Copy out every line exactly, passing over the pictures.
-- start --
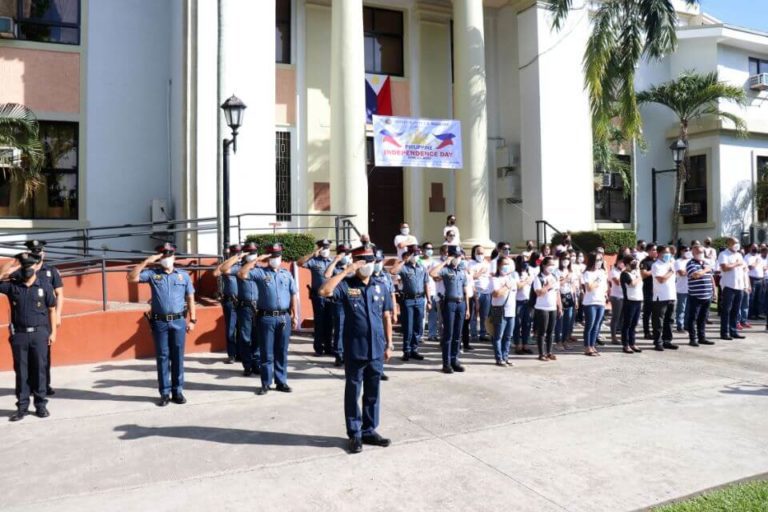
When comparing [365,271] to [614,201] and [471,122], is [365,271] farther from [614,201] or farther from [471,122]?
[614,201]

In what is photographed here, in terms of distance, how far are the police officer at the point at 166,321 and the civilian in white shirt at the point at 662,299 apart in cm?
783

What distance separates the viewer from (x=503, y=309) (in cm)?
947

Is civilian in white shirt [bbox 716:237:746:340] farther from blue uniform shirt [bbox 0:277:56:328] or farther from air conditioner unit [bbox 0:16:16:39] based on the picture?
air conditioner unit [bbox 0:16:16:39]

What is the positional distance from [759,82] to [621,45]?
34.2 feet

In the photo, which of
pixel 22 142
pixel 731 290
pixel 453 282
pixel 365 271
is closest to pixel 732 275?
pixel 731 290

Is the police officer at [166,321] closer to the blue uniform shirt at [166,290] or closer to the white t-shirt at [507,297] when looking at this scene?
the blue uniform shirt at [166,290]

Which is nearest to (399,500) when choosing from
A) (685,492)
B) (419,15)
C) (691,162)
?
(685,492)

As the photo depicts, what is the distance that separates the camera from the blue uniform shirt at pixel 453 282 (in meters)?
8.89

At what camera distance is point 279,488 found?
4.73 meters

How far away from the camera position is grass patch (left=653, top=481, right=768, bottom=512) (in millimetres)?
4273

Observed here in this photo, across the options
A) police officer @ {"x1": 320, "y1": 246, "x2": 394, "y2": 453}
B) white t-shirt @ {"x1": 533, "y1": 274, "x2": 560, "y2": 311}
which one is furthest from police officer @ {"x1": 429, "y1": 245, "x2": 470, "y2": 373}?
A: police officer @ {"x1": 320, "y1": 246, "x2": 394, "y2": 453}

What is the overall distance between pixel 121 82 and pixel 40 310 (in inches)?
409

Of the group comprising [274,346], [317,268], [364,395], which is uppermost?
[317,268]

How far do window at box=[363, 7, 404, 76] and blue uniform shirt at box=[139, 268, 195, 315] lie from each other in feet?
38.9
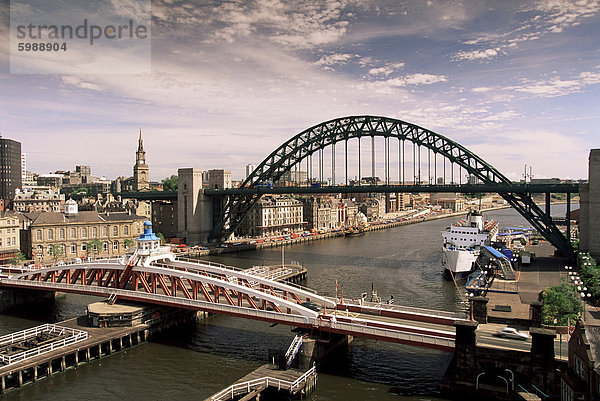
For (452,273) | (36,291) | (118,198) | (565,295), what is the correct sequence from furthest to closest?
(118,198) → (452,273) → (36,291) → (565,295)

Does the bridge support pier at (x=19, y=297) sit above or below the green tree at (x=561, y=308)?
below

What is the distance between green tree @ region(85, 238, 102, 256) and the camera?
176 feet

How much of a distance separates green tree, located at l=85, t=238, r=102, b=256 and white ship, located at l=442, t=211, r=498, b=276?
1476 inches

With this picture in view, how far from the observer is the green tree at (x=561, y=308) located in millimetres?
23844

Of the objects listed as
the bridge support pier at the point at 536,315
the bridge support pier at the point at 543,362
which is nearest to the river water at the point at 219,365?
the bridge support pier at the point at 543,362

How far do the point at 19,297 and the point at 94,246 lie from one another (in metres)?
19.9

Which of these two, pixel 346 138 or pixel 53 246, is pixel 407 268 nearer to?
pixel 346 138

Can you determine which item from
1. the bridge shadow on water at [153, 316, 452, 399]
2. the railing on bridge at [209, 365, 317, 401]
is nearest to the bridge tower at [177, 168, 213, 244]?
the bridge shadow on water at [153, 316, 452, 399]

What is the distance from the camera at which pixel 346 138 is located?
2633 inches

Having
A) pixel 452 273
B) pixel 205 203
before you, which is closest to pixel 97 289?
pixel 452 273

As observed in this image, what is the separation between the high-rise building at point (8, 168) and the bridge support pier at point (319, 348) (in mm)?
123574

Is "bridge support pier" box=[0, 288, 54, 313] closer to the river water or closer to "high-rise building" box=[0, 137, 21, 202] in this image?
the river water

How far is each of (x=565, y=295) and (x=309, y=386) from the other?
14756 mm

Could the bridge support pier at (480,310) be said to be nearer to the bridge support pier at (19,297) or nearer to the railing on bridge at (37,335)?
the railing on bridge at (37,335)
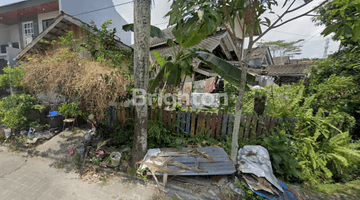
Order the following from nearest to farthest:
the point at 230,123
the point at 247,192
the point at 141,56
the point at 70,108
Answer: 1. the point at 247,192
2. the point at 141,56
3. the point at 70,108
4. the point at 230,123

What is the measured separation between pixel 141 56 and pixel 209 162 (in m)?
3.04

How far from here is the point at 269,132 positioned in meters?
4.33

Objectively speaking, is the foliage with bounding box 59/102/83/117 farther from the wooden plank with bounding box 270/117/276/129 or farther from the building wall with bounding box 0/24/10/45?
-- end --
» **Solution**
When comparing [365,271] to [614,201] and [471,122], is [365,271] farther from [614,201] or farther from [471,122]?
[614,201]

In what is photographed here, in terms of distance, how far are the police officer at the point at 166,321 and the civilian in white shirt at the point at 662,299 apart in cm?
783

What distance separates the viewer from (x=503, y=309) (in cm)?
947

Is civilian in white shirt [bbox 716:237:746:340] farther from blue uniform shirt [bbox 0:277:56:328] or farther from air conditioner unit [bbox 0:16:16:39] based on the picture?
air conditioner unit [bbox 0:16:16:39]

What is the positional distance from [759,82] to [621,45]?
34.2 feet

In the photo, which of
pixel 22 142
pixel 731 290
pixel 453 282
pixel 365 271
is closest to pixel 732 275?
pixel 731 290

Is the police officer at [166,321] closer to the blue uniform shirt at [166,290] or closer to the white t-shirt at [507,297] when looking at this scene?
the blue uniform shirt at [166,290]

Which is nearest to (399,500) when choosing from
A) (685,492)
B) (419,15)
C) (691,162)
?
(685,492)

As the photo depicts, what is the distance that separates the camera from the blue uniform shirt at pixel 453 282 (in meters)?
8.89

At what camera distance is point 279,488 found?
4.73 meters

How far away from the camera position is grass patch (left=653, top=481, right=768, bottom=512) (in millimetres)?
4273

Observed here in this photo, across the options
A) police officer @ {"x1": 320, "y1": 246, "x2": 394, "y2": 453}
B) white t-shirt @ {"x1": 533, "y1": 274, "x2": 560, "y2": 311}
which one is furthest from police officer @ {"x1": 429, "y1": 245, "x2": 470, "y2": 373}?
A: police officer @ {"x1": 320, "y1": 246, "x2": 394, "y2": 453}

What is the overall distance between pixel 121 82 and pixel 40 310 (in inches)?
409

Of the group comprising [274,346], [317,268], [364,395], which is uppermost?
[317,268]

How far do window at box=[363, 7, 404, 76] and blue uniform shirt at box=[139, 268, 195, 315] lie from each other in feet?
38.9
For (452,273) | (36,291) | (118,198) | (565,295), what is the correct sequence from furthest to closest?
(118,198) → (452,273) → (36,291) → (565,295)

Does the bridge support pier at (x=19, y=297) sit above or below the green tree at (x=561, y=308)?
below

What is the distance between green tree @ region(85, 238, 102, 256) and the camera?
176 feet

How much of a distance separates green tree, located at l=85, t=238, r=102, b=256 and white ship, located at l=442, t=211, r=498, b=276?
1476 inches

With this picture in view, how far from the observer is the green tree at (x=561, y=308) located in millimetres?
23844

Of the objects listed as
the bridge support pier at the point at 536,315
the bridge support pier at the point at 543,362
which is nearest to the river water at the point at 219,365?
the bridge support pier at the point at 543,362

How far do the point at 19,297 and the point at 94,246 lie from one another (in metres)?
19.9

Which of these two, pixel 346 138 or pixel 53 246, is pixel 407 268 nearer to?
pixel 346 138

Can you determine which item from
1. the bridge shadow on water at [153, 316, 452, 399]
2. the railing on bridge at [209, 365, 317, 401]
is nearest to the bridge tower at [177, 168, 213, 244]?
the bridge shadow on water at [153, 316, 452, 399]

What is the distance from the camera at which pixel 346 138 is located?
2633 inches

Having
A) pixel 452 273
B) pixel 205 203
before you, which is closest to pixel 97 289?
pixel 452 273

As observed in this image, what is the separation between the high-rise building at point (8, 168) and the bridge support pier at point (319, 348) (in mm)?
123574

Is "bridge support pier" box=[0, 288, 54, 313] closer to the river water or closer to "high-rise building" box=[0, 137, 21, 202] in this image?
the river water

How far is each of (x=565, y=295) and (x=309, y=386) from the other?
14756 mm

Could the bridge support pier at (480,310) be said to be nearer to the bridge support pier at (19,297) or nearer to the railing on bridge at (37,335)?
the railing on bridge at (37,335)
Order the following from nearest to farthest:
the point at 230,123
the point at 247,192
the point at 141,56
the point at 70,108
Answer: 1. the point at 247,192
2. the point at 141,56
3. the point at 70,108
4. the point at 230,123

What is the measured separation between pixel 141 56 and pixel 209 162 (in m)?
3.04

How far from here is the point at 269,132 positioned in meters?
4.33

Objectively speaking, is the foliage with bounding box 59/102/83/117 farther from the wooden plank with bounding box 270/117/276/129 or farther from the building wall with bounding box 0/24/10/45?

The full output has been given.